**What you should do:**
What you return must match the entries word for word, minus the pictures.

[Items from a dataset]
━━━━

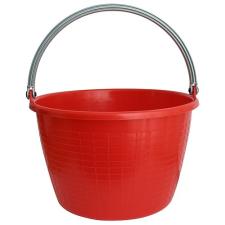 Kosár ICS P42000 ? 16 literes takarító és háztartási eszköz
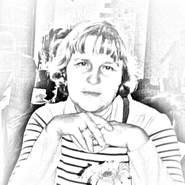 fordik_nn's profile photo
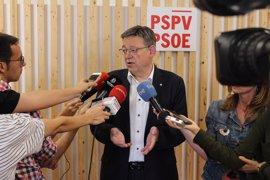 """Puig anuncia que el Congreso para renovar la Ejecutiva del PSPV se celebrará a finales de julio y pide """"unidad"""""""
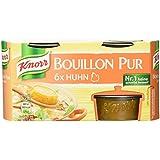 Knorr Bouillon Pur Huhn Brühe 6 x 500 ml, 4er-Pack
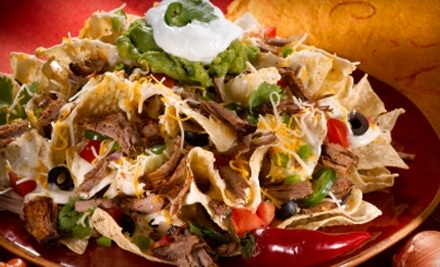 Chips & Salsa: $20 Groupon for Lunch - Chips & Salsa in Huntsville
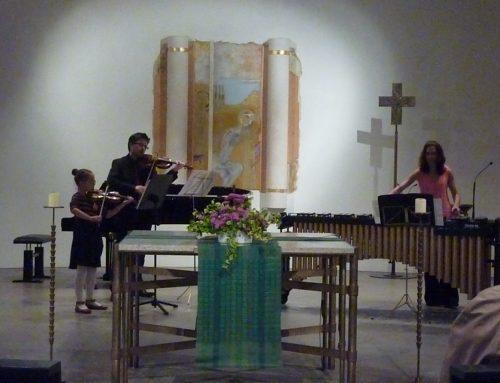 FEURIGE MUSIK in der Gethsemane-Kirche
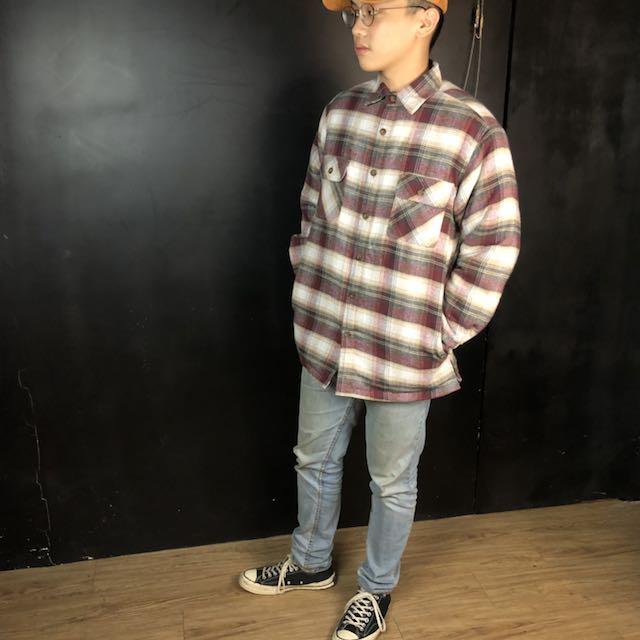 第二件六折*新品紅灰白格紋舖棉厚款襯衫/外套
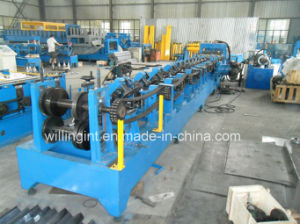Ce ISO High Speed C Z Purlin Roll Forming Machine pictures & photos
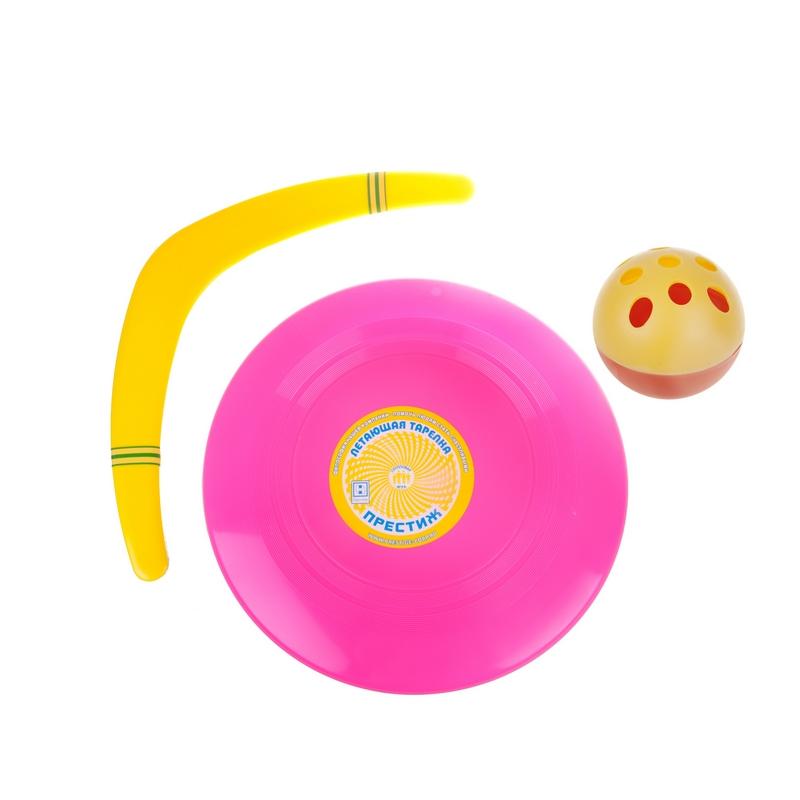 Купить Летающие игрушки FIT №5, NoBrand, Игры на свежем воздухе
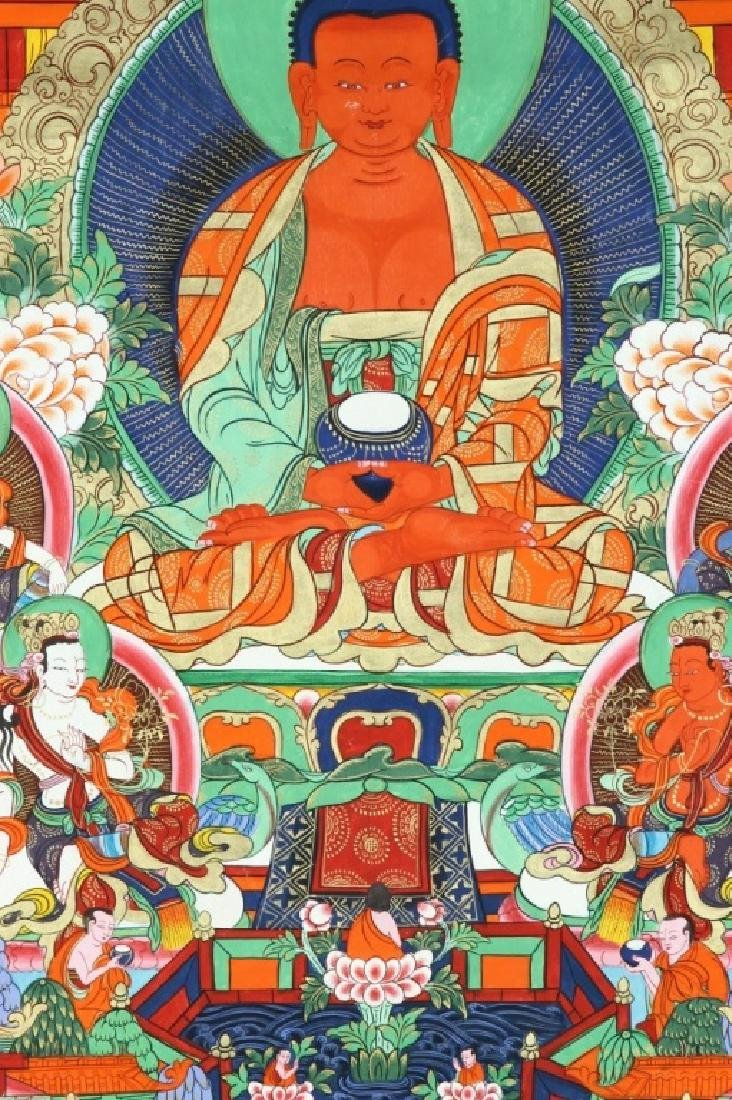 Chinese Tibetan Thangka - 2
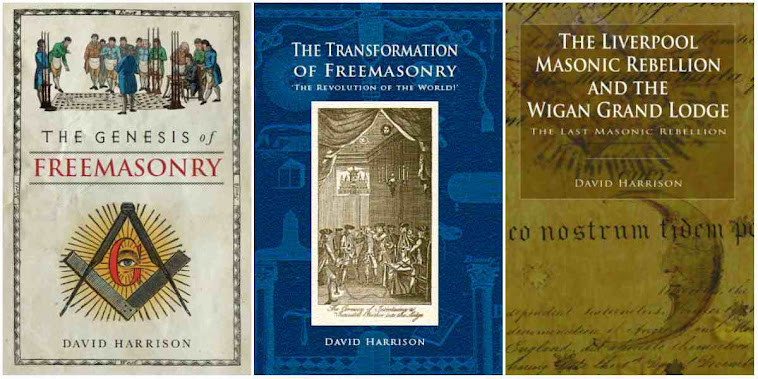 Books by Dr. David Harrison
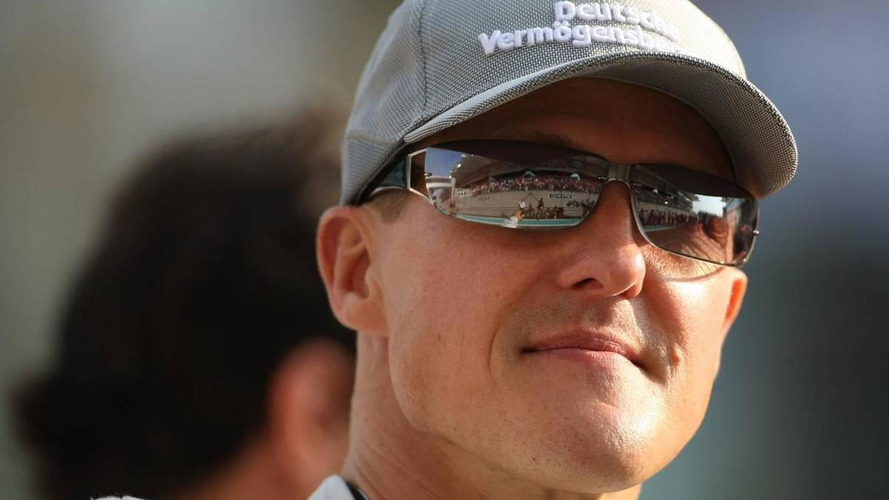 Schumacher's F1 return not a failure - Villeneuve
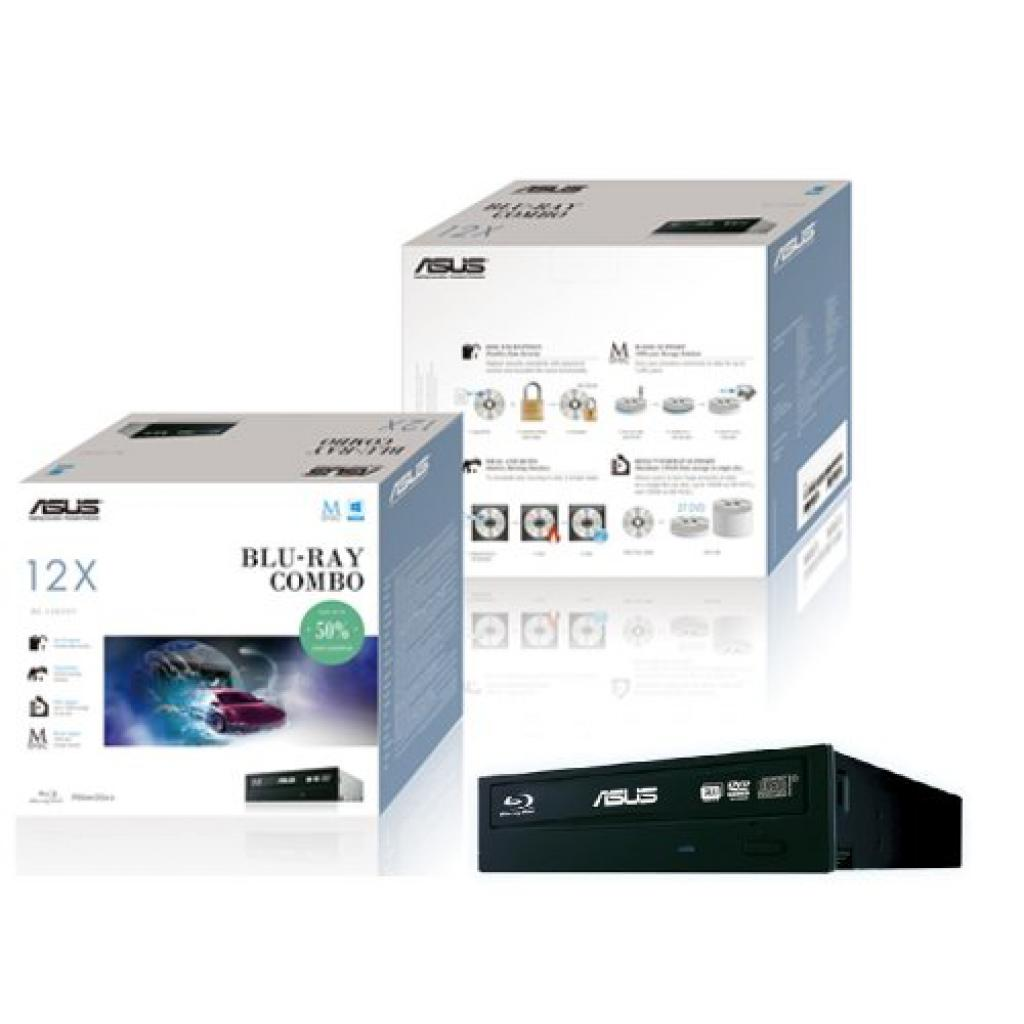 Оптический привод Blu-Ray/HD-DVD ASUS BC-12D2HT Black Bulk изображение 2
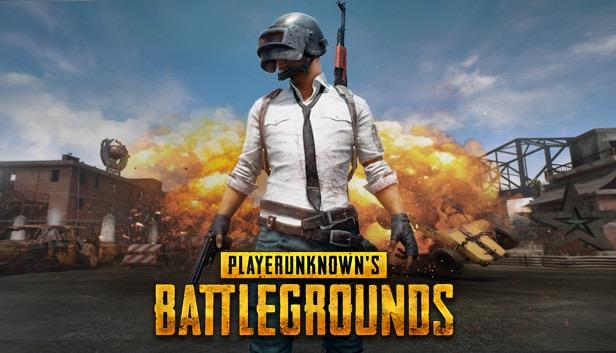 PlayerUnknown's Battlegrounds en Xbox One a finales de año y nuevo tráiler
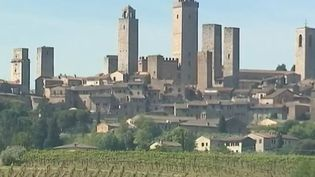 toscane (FRANCE 2)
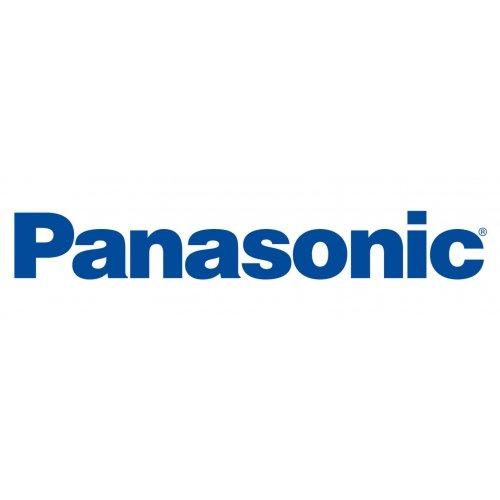 PANASONIC ETLAD310AW / 2PK REPLACEMENT LAMP FOR PTDZ13K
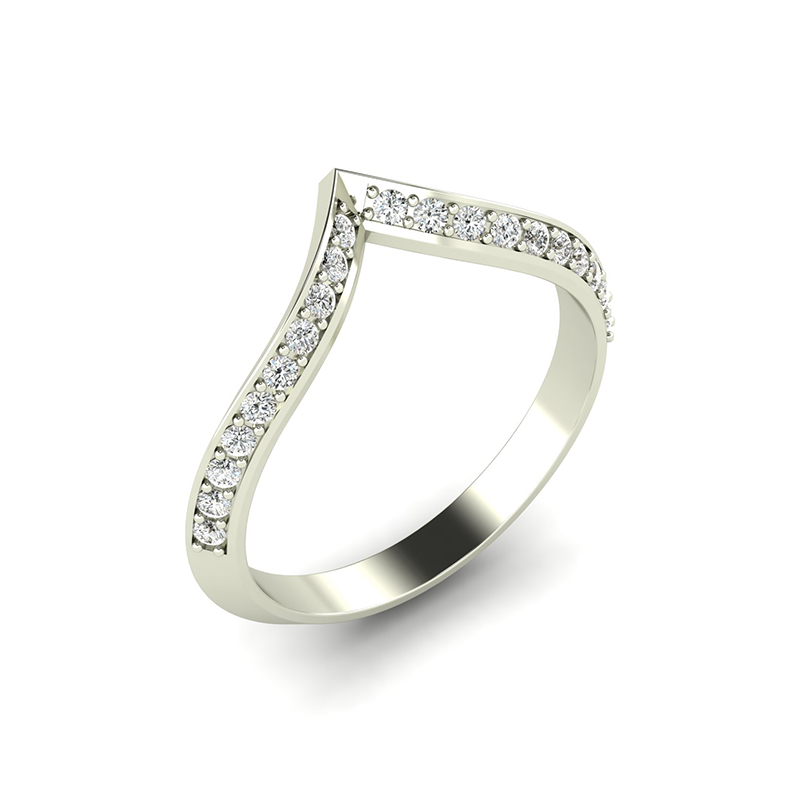 Pagoda wishbone eternity ring with diamond pave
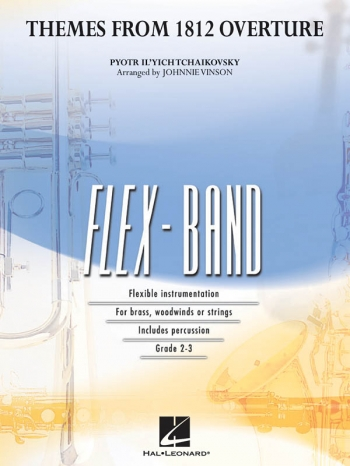 Themes From 1812 Overture Flex Band Ensemble: Score And Parts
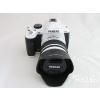 供应福州回收DV回收摄像机回收广播专业摄像机回收摄录一体机相机单反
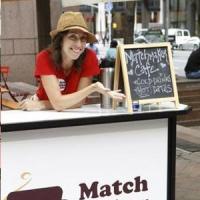 Matchmaker Cafe - Stand de cafea si agentie matrimoniala!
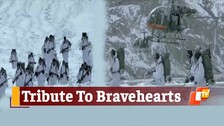 One Year Of Galwan Valley Clash: Indian Army Pays Tributes To The Martyrs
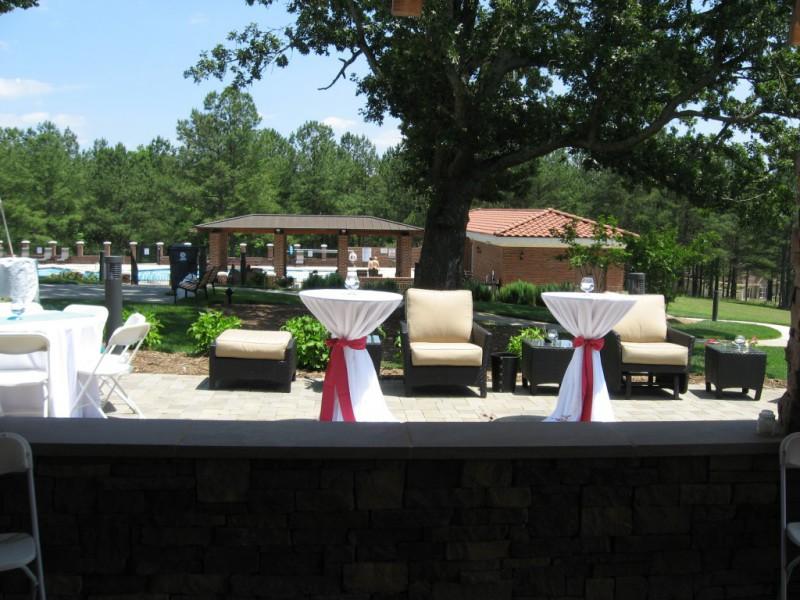 Wedding at Portofino, Clayton,NC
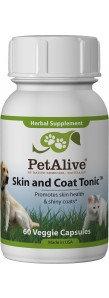 PetAlive Skin and Coat Tonic™ for Pet Skin Health & Shine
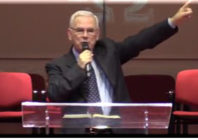 Sermone Domenica 3 Febbraio 2013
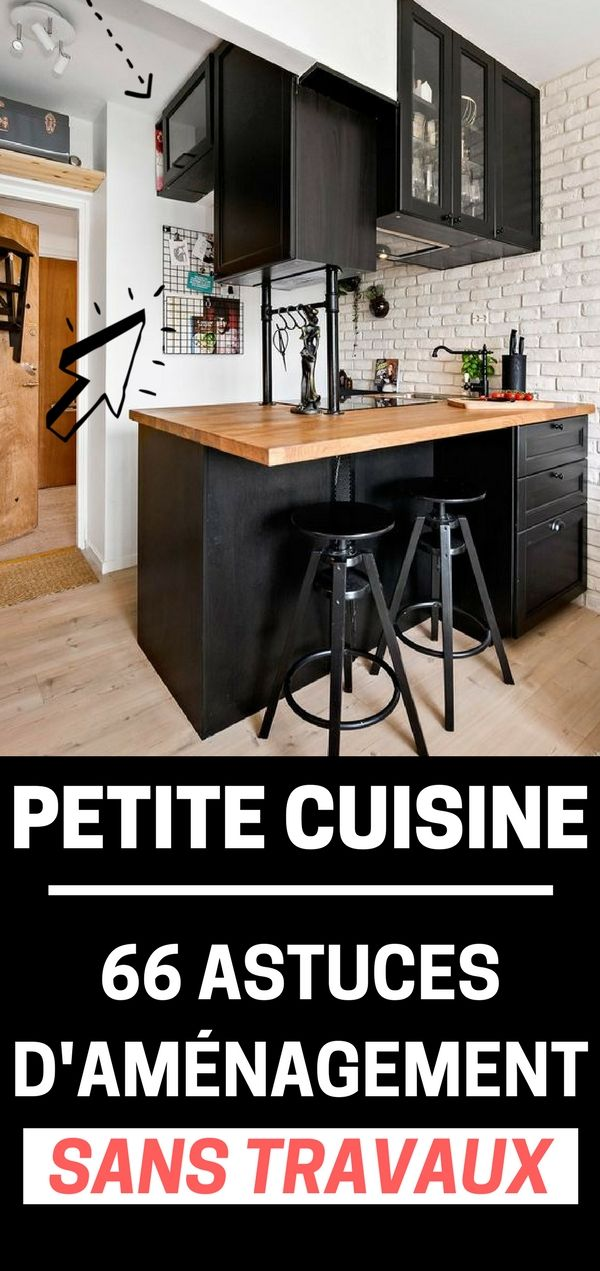 776 best CUISINE images on Pinterest Dream kitchens, Home ideas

━━━━

**Answer to this task:**
 Kosár ICS P42000 ? 16 literes takarító és háztartási eszköz
 fordik_nn's profile photo
 """Puig anuncia que el Congreso para renovar la Ejecutiva del PSPV se celebrará a finales de julio y pide """"unidad"""""""
 Knorr Bouillon Pur Huhn Brühe 6 x 500 ml, 4er-Pack
 Chips & Salsa: $20 Groupon for Lunch - Chips & Salsa in Huntsville
 FEURIGE MUSIK in der Gethsemane-Kirche
 第二件六折*新品紅灰白格紋舖棉厚款襯衫/外套
Ce ISO High Speed C Z Purlin Roll Forming Machine pictures & photos
 Купить Летающие игрушки FIT №5, NoBrand, Игры на свежем воздухе
 Chinese Tibetan Thangka - 2
 Books by Dr. David Harrison
 Schumacher's F1 return not a failure - Villeneuve
 Оптический привод Blu-Ray/HD-DVD ASUS BC-12D2HT Black Bulk изображение 2
 PlayerUnknown's Battlegrounds en Xbox One a finales de año y nuevo tráiler
 toscane (FRANCE 2)
 PANASONIC ETLAD310AW / 2PK REPLACEMENT LAMP FOR PTDZ13K
 Pagoda wishbone eternity ring with diamond pave
 Themes From 1812 Overture Flex Band Ensemble: Score And Parts
 供应福州回收DV回收摄像机回收广播专业摄像机回收摄录一体机相机单反
 Matchmaker Cafe - Stand de cafea si agentie matrimoniala!
 One Year Of Galwan Valley Clash: Indian Army Pays Tributes To The Martyrs
 Wedding at Portofino, Clayton,NC
 PetAlive Skin and Coat Tonic™ for Pet Skin Health & Shine
 Sermone Domenica 3 Febbraio 2013
 776 best CUISINE images on Pinterest Dream kitchens, Home ideas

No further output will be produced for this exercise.